• Source text:

-=-=-

Re: advice sought on key/data histogram analysis of rijndael/128 and serpent

pseudo-code, okay, here we go.

note that there is _no_ PRNG input - i abandoned the
attempts to use a PRNG because i was concerned
that a (bad) PRNG would either introduce patterns
or repeat values, so instead i decided to use "counter"
mode as the initial input.

for k = 1 to 256000
{
   zero(input)
   (*(int*)input) = k; /* sort-of "CTR" mode. */
   for i = 0 to 127
   {
      zero(keybit)
      set_bit(keybit, i)

       for j = 0 to 127
       {
         zero(databit)
         set_bit(databit, j)
         num_fails = analyse_data(5times, input, keybit, databit)
         bitbucket[i][j] += num_fails
       }
   }
}

analyse_data(num_times, input, keybit, databit)
{
    key = copy(keybit)
    data = copy(input)

    for (i = 1 to num_times)
    {
        output = aes_encrypt(key, data)

-=-=-

• Provided information:
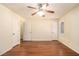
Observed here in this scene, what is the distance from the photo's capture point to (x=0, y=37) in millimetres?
2621

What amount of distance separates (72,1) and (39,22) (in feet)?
11.9

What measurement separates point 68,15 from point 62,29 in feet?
3.71

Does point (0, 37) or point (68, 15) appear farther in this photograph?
point (68, 15)

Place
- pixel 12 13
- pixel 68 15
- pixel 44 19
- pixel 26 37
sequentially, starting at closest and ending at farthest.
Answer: pixel 12 13 < pixel 68 15 < pixel 44 19 < pixel 26 37

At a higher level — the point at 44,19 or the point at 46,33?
the point at 44,19

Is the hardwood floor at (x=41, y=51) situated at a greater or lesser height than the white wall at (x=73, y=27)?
lesser

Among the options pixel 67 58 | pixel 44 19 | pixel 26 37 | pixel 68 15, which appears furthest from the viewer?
pixel 26 37

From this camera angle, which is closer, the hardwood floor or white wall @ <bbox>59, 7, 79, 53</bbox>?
the hardwood floor

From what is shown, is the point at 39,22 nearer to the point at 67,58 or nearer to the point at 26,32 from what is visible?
the point at 26,32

-=-=-

• To be done:
#1 List every function called in the cipher-analysis pseudo-code.
#2 Resume the cipher-analysis pseudo-code from the point where it stops.

• Results for each task:
#1 zero, set_bit, analyse_data, copy, aes_encrypt

#2
        key = copy(output)
        data = xor(data, xor(output, databit))
        deviation = deviation_from_average_num_bits(output)
        if p_value(deviation) < 0.01
          num_fails++
    }
    return num_fails;
}

note that i am NOT doing a test which counts the "average number of
bits" and does a histogram, like STS does.

i am taking a note of the NUMBER OF FAILURES. in other words,
i am taking a note of the number of times that the encrypt contains
far more ones or zeros than there normally would be.

i am _not_ analysing the data directly.

i am statistically analysing the p-values (lots and lots of
them. 20 billion p-values, in the case of the
128x128x5x256000 test i ran for 5 hours last night).

very different.

hence my concern.

incidentally, if i perform 20 billion p-value tests, that's
20 billion Rijndael-128 calculations, so that's 2560
billion bits being analysed: there's _probably_ enough
there to get getting on with :)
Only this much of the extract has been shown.